=== STORED ROWS ===

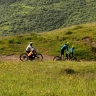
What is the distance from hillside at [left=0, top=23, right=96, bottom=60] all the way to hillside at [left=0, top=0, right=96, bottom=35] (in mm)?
61503

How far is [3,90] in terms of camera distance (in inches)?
506

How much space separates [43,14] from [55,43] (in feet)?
276

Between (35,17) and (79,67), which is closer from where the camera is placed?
(79,67)

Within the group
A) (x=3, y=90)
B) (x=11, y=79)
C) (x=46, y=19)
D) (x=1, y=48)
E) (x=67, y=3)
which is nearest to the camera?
(x=3, y=90)

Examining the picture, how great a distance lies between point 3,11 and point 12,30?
32154 mm

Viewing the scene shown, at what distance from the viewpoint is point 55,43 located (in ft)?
135

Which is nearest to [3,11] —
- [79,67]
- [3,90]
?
[79,67]

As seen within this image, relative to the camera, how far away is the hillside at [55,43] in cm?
3772

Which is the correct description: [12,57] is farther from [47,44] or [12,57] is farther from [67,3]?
[67,3]

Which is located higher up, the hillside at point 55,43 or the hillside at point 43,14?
the hillside at point 43,14

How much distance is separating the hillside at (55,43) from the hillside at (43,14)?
6150cm

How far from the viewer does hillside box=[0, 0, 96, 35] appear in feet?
368

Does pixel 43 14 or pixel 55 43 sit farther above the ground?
pixel 43 14

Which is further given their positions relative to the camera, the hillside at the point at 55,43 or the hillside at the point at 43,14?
the hillside at the point at 43,14
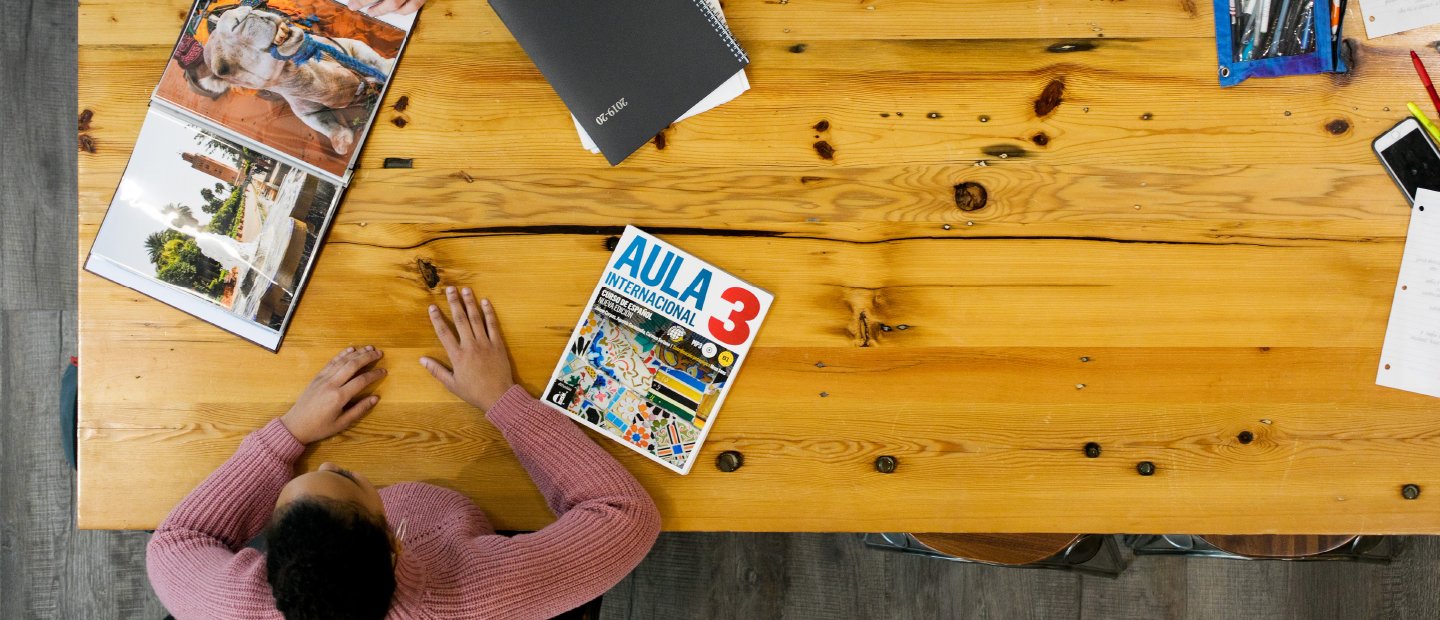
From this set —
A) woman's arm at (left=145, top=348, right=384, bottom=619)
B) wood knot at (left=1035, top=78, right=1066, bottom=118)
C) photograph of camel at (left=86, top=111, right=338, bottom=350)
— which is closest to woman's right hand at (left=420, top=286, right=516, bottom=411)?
woman's arm at (left=145, top=348, right=384, bottom=619)

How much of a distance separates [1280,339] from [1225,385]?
0.11 m

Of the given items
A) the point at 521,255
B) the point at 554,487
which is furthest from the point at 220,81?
the point at 554,487

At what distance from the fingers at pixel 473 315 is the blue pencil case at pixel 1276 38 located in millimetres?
1181

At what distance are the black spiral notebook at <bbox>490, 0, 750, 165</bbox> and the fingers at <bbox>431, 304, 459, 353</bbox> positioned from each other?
35 cm

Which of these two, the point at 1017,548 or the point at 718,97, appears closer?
the point at 718,97

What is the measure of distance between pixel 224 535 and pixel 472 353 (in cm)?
44

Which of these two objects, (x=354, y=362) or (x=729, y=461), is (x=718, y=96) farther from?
(x=354, y=362)

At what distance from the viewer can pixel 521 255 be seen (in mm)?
1170

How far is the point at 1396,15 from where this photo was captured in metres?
1.15

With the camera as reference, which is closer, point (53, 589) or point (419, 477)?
point (419, 477)

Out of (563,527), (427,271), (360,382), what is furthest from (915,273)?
(360,382)

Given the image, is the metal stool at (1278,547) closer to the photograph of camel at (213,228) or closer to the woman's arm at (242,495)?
the woman's arm at (242,495)

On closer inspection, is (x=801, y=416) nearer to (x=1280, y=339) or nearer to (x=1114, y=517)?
(x=1114, y=517)

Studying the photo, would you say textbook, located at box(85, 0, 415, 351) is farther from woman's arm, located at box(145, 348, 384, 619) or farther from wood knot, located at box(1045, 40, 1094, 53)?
wood knot, located at box(1045, 40, 1094, 53)
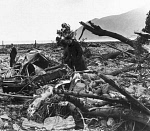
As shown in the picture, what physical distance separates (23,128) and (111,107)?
157 cm

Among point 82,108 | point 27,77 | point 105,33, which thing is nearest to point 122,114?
point 82,108

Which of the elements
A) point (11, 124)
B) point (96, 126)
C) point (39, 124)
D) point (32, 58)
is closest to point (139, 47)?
point (96, 126)

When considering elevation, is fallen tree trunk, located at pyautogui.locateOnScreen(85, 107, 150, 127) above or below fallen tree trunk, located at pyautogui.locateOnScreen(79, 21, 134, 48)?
below

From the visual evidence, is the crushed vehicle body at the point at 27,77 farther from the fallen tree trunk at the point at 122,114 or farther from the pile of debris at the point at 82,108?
the fallen tree trunk at the point at 122,114

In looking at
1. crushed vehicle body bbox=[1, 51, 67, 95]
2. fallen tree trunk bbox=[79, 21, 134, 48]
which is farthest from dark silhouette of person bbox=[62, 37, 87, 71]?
fallen tree trunk bbox=[79, 21, 134, 48]

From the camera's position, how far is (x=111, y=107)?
161 inches

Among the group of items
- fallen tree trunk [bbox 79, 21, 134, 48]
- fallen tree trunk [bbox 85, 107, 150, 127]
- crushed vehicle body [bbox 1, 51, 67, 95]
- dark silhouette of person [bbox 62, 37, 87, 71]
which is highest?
fallen tree trunk [bbox 79, 21, 134, 48]

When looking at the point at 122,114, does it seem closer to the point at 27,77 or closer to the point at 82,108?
the point at 82,108

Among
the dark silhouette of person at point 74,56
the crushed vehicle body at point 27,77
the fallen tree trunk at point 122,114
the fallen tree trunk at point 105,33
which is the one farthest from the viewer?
the dark silhouette of person at point 74,56

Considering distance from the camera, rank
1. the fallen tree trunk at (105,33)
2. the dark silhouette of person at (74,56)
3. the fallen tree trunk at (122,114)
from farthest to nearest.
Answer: the dark silhouette of person at (74,56) → the fallen tree trunk at (105,33) → the fallen tree trunk at (122,114)

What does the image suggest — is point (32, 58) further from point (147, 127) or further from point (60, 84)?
point (147, 127)

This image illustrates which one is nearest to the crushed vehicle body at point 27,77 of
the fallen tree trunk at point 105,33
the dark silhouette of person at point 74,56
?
the dark silhouette of person at point 74,56

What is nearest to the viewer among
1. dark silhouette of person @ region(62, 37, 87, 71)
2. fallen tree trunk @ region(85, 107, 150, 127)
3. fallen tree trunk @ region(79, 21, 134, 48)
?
fallen tree trunk @ region(85, 107, 150, 127)

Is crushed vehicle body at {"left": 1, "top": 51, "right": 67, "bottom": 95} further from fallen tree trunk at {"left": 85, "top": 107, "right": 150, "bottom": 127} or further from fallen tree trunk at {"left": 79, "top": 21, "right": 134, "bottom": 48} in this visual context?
fallen tree trunk at {"left": 85, "top": 107, "right": 150, "bottom": 127}
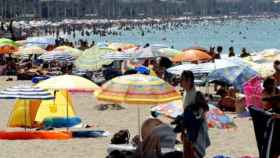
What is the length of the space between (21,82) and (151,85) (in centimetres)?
1378

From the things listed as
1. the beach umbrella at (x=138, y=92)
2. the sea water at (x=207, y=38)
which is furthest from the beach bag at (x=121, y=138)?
the sea water at (x=207, y=38)

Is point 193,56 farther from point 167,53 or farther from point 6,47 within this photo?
point 6,47

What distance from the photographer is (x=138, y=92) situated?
9.02 m

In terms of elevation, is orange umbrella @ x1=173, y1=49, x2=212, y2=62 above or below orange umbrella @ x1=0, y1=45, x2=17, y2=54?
above

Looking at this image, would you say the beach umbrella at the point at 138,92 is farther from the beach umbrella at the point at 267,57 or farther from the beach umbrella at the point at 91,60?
the beach umbrella at the point at 91,60

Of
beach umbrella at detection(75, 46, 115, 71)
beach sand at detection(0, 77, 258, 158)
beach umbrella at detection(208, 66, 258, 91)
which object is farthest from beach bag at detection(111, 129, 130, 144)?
beach umbrella at detection(75, 46, 115, 71)

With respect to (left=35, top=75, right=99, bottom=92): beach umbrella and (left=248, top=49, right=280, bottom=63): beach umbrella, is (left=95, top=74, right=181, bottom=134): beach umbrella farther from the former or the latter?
(left=248, top=49, right=280, bottom=63): beach umbrella

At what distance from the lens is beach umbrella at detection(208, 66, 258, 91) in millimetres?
13898

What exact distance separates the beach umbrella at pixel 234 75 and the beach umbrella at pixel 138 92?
4902 mm

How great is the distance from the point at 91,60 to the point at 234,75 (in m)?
6.78

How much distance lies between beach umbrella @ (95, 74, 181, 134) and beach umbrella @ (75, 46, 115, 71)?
10.3 metres

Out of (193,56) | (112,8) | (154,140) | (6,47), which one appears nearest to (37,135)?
(154,140)

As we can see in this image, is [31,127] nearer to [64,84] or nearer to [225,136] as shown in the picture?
[64,84]

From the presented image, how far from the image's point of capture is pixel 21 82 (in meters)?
22.3
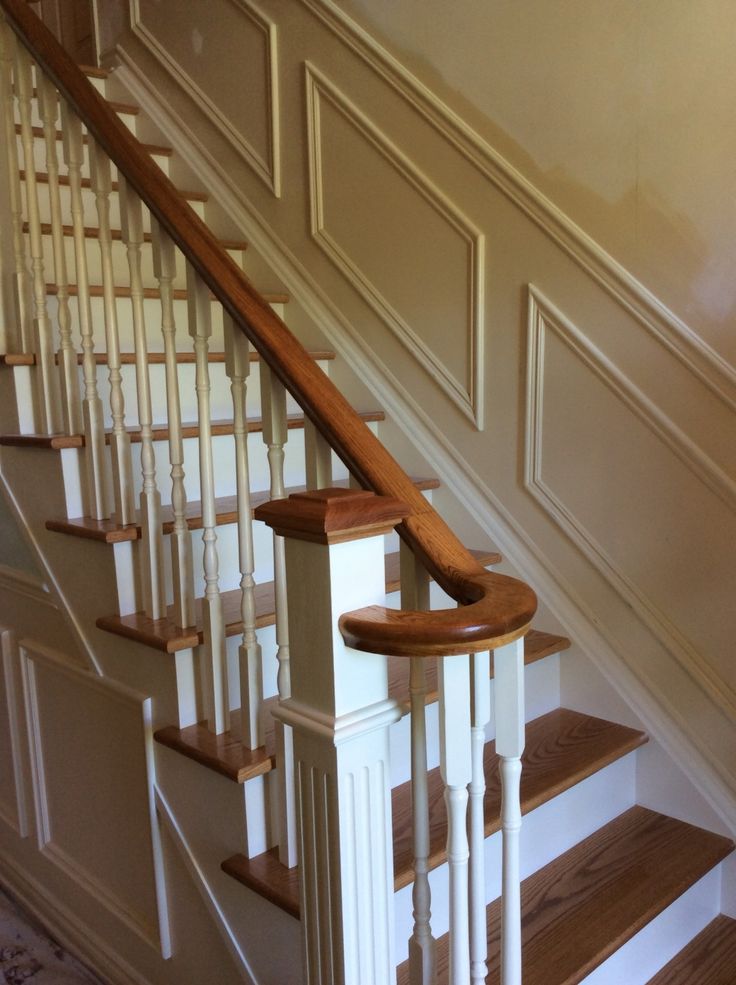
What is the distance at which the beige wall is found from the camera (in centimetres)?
181

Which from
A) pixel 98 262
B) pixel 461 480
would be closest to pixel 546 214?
pixel 461 480

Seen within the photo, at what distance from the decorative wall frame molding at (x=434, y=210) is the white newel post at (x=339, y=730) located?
4.19 ft

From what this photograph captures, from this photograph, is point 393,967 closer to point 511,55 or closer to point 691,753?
point 691,753

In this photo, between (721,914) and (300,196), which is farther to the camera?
(300,196)

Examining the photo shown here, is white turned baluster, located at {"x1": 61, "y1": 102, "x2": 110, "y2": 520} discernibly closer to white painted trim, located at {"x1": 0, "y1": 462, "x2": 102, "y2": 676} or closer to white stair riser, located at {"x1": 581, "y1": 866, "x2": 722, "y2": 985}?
white painted trim, located at {"x1": 0, "y1": 462, "x2": 102, "y2": 676}

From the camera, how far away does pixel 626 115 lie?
6.37 ft

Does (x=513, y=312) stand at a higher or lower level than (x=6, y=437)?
higher

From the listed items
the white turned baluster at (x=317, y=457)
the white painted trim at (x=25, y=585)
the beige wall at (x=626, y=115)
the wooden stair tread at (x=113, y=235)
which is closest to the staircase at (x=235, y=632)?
the white turned baluster at (x=317, y=457)

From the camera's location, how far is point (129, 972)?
2070 mm

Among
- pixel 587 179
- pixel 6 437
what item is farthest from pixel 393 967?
pixel 587 179

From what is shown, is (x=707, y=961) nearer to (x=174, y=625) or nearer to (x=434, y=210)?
(x=174, y=625)

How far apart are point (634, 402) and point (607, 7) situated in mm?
927

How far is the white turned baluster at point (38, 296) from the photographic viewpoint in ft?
6.39

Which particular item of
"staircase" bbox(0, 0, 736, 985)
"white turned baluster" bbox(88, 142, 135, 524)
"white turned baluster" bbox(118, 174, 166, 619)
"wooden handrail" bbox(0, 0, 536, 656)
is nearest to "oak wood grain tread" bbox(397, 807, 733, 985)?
"staircase" bbox(0, 0, 736, 985)
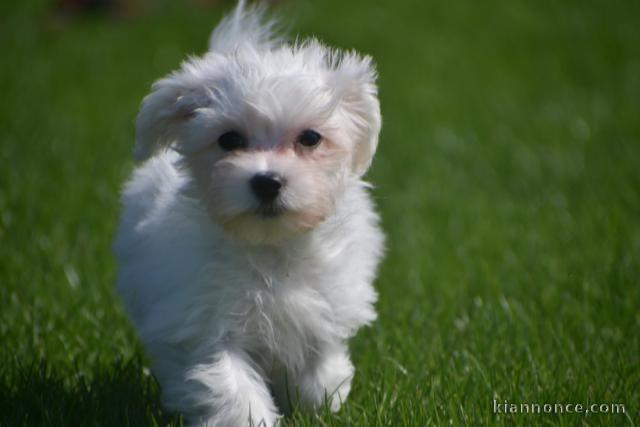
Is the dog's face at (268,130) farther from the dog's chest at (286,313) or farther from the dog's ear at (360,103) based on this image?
the dog's chest at (286,313)

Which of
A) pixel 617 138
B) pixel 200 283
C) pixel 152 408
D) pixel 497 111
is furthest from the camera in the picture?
pixel 497 111

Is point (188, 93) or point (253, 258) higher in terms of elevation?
point (188, 93)

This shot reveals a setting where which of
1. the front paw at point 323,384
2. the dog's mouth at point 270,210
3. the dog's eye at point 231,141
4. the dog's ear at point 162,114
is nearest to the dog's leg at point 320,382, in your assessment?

===

» REQUIRED WORK: Can you repeat, word for word, the stretch of the records from the line containing "Does (x=513, y=312)" through the end of the records, leaving the pictures out of your answer?

» SOLUTION FOR THIS PROBLEM:
Does (x=513, y=312) stand at a higher or lower level than (x=6, y=437)?
higher

From the listed items
the white turned baluster at (x=317, y=457)
the white painted trim at (x=25, y=585)
the beige wall at (x=626, y=115)
the wooden stair tread at (x=113, y=235)
which is closest to the staircase at (x=235, y=632)?
the white turned baluster at (x=317, y=457)

From the camera's location, how far is point (129, 972)?
2070 mm

Among
- pixel 587 179
- pixel 6 437
what item is farthest from pixel 393 967?
pixel 587 179

From what is shown, is (x=707, y=961) nearer to (x=174, y=625) or nearer to (x=434, y=210)?
(x=174, y=625)

How far apart are point (634, 402) and point (607, 7) situated in mm?
927

How far is the white turned baluster at point (38, 296) from the photographic viewpoint in ft?
6.39

Which particular item of
"staircase" bbox(0, 0, 736, 985)
"white turned baluster" bbox(88, 142, 135, 524)
"white turned baluster" bbox(118, 174, 166, 619)
"wooden handrail" bbox(0, 0, 536, 656)
is nearest to "oak wood grain tread" bbox(397, 807, 733, 985)?
"staircase" bbox(0, 0, 736, 985)
Is the dog's face at (268,130) farther from the dog's chest at (286,313) or farther from the dog's ear at (360,103) based on this image?
the dog's chest at (286,313)

Which of
A) pixel 617 138
B) pixel 200 283
C) pixel 152 408
D) pixel 497 111
is furthest from the camera in the picture?
pixel 497 111

Is point (188, 93) or point (253, 258) higher in terms of elevation?
point (188, 93)

This shot reveals a setting where which of
1. the front paw at point 323,384
2. the dog's mouth at point 270,210
3. the dog's eye at point 231,141
4. the dog's ear at point 162,114
is nearest to the dog's leg at point 320,382, in your assessment?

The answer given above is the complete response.